# Statistical Analysis
This notebook can be used to analyse the results from the tracking algorithm (see [4b_segment_and_track_points_with_kalman_alignment](4b_segment_and_track_points_with_kalman_alignment.ipynb)). First, you specify which videos to consider and place them in groups to compare. The notebook runs welch t-tests to compare the velocity measurements, average velocity per path and average velocity per video. Finally, it generates boxplots that show the measurements in the videos.

Note that the data first have to be processed in 3b

The data and pipeline version of this notebook are the commit {insert commit hash here}.

Supplied data -
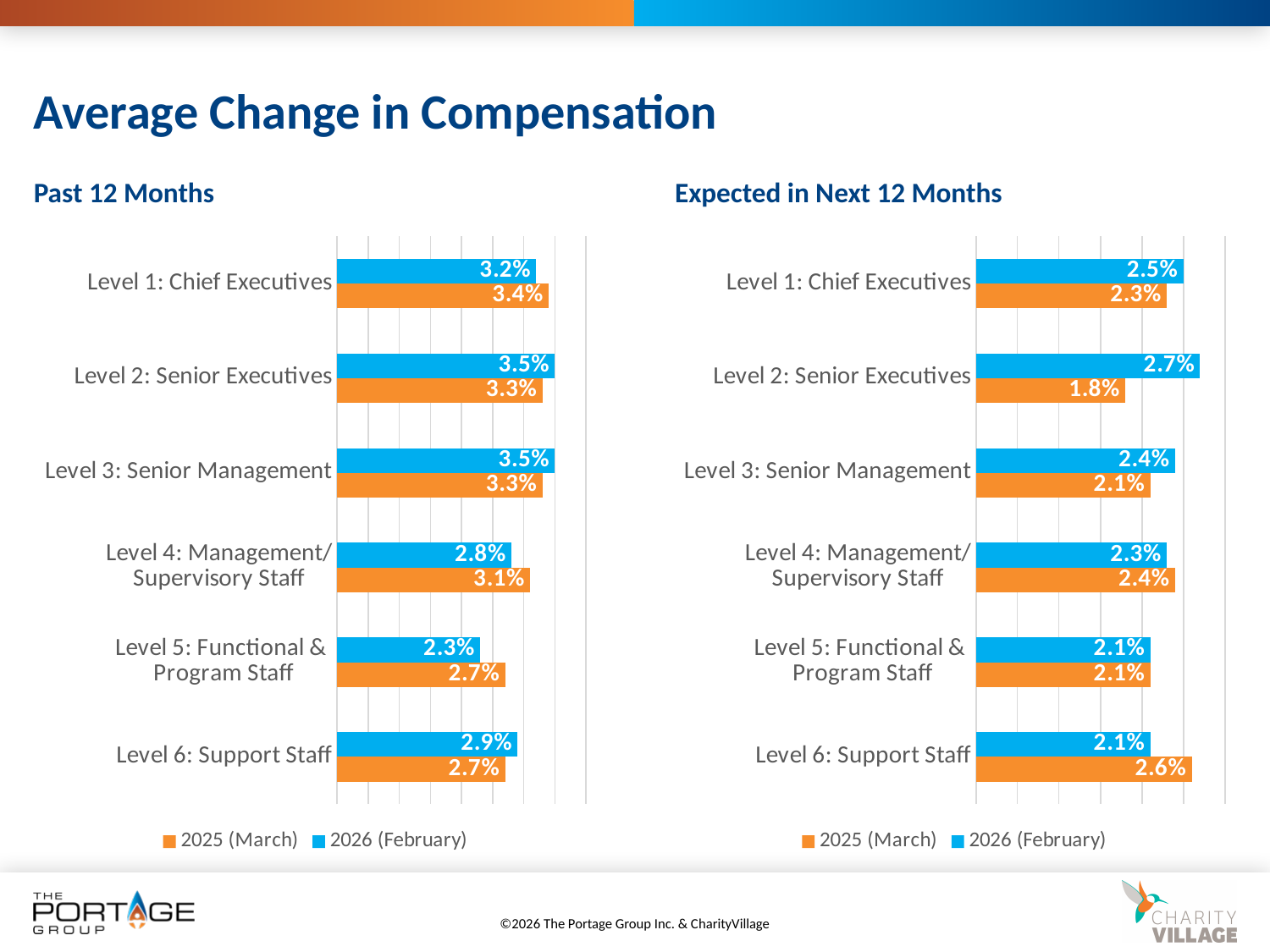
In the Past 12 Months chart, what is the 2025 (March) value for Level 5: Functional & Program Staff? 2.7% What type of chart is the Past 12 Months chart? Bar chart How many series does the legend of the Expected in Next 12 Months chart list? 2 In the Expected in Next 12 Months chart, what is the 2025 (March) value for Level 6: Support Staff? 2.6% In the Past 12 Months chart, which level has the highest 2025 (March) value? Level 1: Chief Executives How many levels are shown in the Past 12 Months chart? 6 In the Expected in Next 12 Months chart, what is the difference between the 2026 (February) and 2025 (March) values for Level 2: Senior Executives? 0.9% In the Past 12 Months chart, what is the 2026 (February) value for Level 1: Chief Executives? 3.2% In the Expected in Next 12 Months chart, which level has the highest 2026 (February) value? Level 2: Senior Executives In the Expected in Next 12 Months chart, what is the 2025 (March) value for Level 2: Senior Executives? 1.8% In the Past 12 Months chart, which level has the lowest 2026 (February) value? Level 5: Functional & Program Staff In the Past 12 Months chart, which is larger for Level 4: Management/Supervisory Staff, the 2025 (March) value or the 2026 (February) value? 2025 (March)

To-do item A -
Say whether each statement agrees with the statistical analysis notebook description. Answer yes or no for each, and quote the words that decide it.
(i) The notebook uses Welch t-tests to compare velocity measurements.
(ii) The notebook produces histograms of the measurements.
(iii) The user picks the videos to consider and sorts them into groups.
To-do item B - According to the statistical analysis notebook description, the notebook analyzes results from what?
To-do item C - Pick up the statistical analysis notebook description after its last line and carry it on.
The data come from a different source than the statistical analysis notebook description.

Expected output A -
(i) Yes: "The notebook runs welch t-tests to compare the velocity measurements"
(ii) No: "Finally, it generates boxplots that show the measurements in the videos."
(iii) Yes: "First, you specify which videos to consider and place them in groups to compare."

Expected output B - The tracking algorithm.

Expected output C -
# Steps to be done before analysis:
Generate markers for every video with the notebook place_and_evaluate_markers.ipynb
Run segment_and_track_points_with_kalman_alignment.ipynb for every video

In [None]:
# Imports
from IPython import display
import os

import yaml
import numpy as np
import pandas as pd
from scipy.stats import ttest_ind
import matplotlib.pyplot as plt

from fam13a import utils

The videos that must be included in the analysis can be specified below. You can assign the videos to belong to one of the groups such that you can compare both groups against each other in the welch t-tests performed later in the notebook.

In [None]:
DATA_DIR = os.path.join(utils.here(True), 'data', 'processed', 'xenopus', 'statistics')
group_1_video_keys = ['15_L2_MO_late_1', '15_L2_MO_late_2', '15_L2_MO_late_3']
group_2_video_keys = ['C_MO_1', 'C_MO_2', 'C_MO_3']

In [None]:
def determine_category(video_id):
    if video_id in group_1_video_keys:
        return "Group 1"
    elif video_id in group_2_video_keys:
        return "Group 2"
    else:
        return "undefined"

# Results

In [None]:
df = pd.DataFrame(dict({"video_id": [], "path_id": [], "vel": []}))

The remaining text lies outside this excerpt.